Антибиотики относятся к вторичным метаболитам – низкомолекулярным соединениям, не требующиеся для выживания клеток и образующиеся по завершении фазы их роста, т.е. в идиофазе, благодаря чему их еще называют идиолитами. Биологическая роль антибиотиков обозначаются ролью в обеспечении конкурентного существования в среде обитания, путем подавления жизнедеятельности других групп микробов.
Антибиотические вещества продуцируют в основном различные группы почвенных микроорганизмов, относящиеся к актиномицетам, бактериям, мицелиальным грибам. Это сапрофиты, аэробы, гетеротрофы. Среди почвенных анаэробов, ацетоно-бутиловых, дисульфатирующих, пропионовокислых бактерий редко встречаются антибиотикопродуценты, поскольку конкурентная среда анаэробами создаётся путём накопления метаболитов брожения: бутанола, пропионовой, уксусной кислоты, этанола, а также за счёт продукции сульфидов, сероводорода и др. Продуценты антибиотиков отсутствуют и среди уксусно-кислых, тиоловых, метилотрофных бактерий. Эти аэробы как бы вне конкуренции, так как окружающие микроорганизмы не используют их специфический субстрат либо не могут существовать в сильно кислых условиях, которые они создают.

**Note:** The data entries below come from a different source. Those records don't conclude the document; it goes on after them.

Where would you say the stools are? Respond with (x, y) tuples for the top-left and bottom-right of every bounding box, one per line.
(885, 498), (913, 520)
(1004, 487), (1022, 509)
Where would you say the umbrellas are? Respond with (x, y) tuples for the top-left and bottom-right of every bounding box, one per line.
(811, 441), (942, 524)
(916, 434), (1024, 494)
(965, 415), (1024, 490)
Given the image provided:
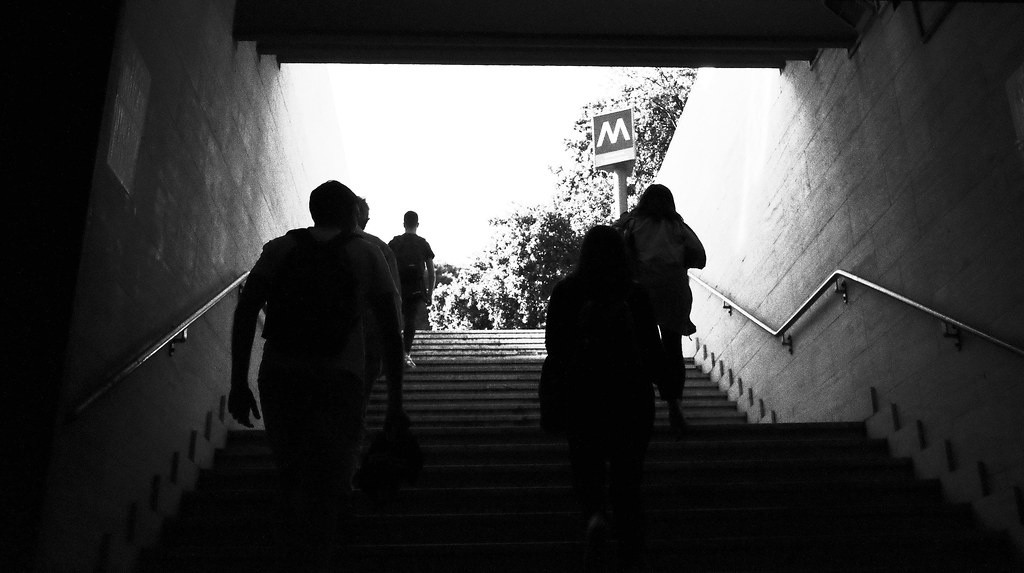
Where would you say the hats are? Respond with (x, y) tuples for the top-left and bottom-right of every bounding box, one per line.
(640, 186), (675, 216)
(309, 181), (358, 220)
(404, 212), (417, 227)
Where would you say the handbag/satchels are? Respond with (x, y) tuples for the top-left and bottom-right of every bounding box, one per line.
(629, 257), (680, 307)
(402, 263), (420, 301)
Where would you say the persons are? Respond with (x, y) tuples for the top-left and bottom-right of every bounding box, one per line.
(538, 184), (708, 535)
(229, 181), (435, 533)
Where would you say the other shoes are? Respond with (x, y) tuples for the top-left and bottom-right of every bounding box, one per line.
(403, 353), (416, 368)
(582, 515), (608, 573)
(669, 406), (684, 426)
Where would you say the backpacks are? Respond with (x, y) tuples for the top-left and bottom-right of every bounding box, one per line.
(258, 228), (362, 365)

Доминирующее положение среди продуцентов антибиотиков занимают актиномицеты. Известно более 4000 антибиотиков, продуцируемых этой группой микроорганизмов. Только один вид актиномицетов Str. griseus продуцирует около 50 антибиотических соединений.

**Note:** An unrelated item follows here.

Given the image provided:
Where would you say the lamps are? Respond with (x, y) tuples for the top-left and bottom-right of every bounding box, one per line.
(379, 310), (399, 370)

Известно более 1000 антибиотиков бактериального происхождения, продуцируемые почвенными, спорообразующими бактериями из рода Bacillus. Мицелиальные грибы являются продуцентами беталактамных антибиотиков - пенициллина и цефалоспорина, а также их полусинтетических производных. Основные продуценты грибы родов Penicillium, Cephalosporium (Acremonium).
Антибиотики, синтезируемые актиномицетами подразделяются на: тетрациклины (хлор-, окситетрациклины и их производные (доксициклин, метациклин) - Str. rimosus, Str. aureofaciens); аминогликозиды (стрептомицин - Str. griseus, неомицин - Str. fradiae; канамицин - Str. kanamyceticus и др.); макролиды (эритромицин - Str. (saccharopolyspora) erythraeus, олеандомицин - Str. antibioticus); ароматические соединения (хлорамфеникол - Str. venezuelae); полиеновые (амфотеррицин В, нистатин - Str. neurasei); рифамицины(рифамицин - Str. (Nocardia) mediterranei); антрациклины и противоопухолевые(блеомицин - Str. verticillius).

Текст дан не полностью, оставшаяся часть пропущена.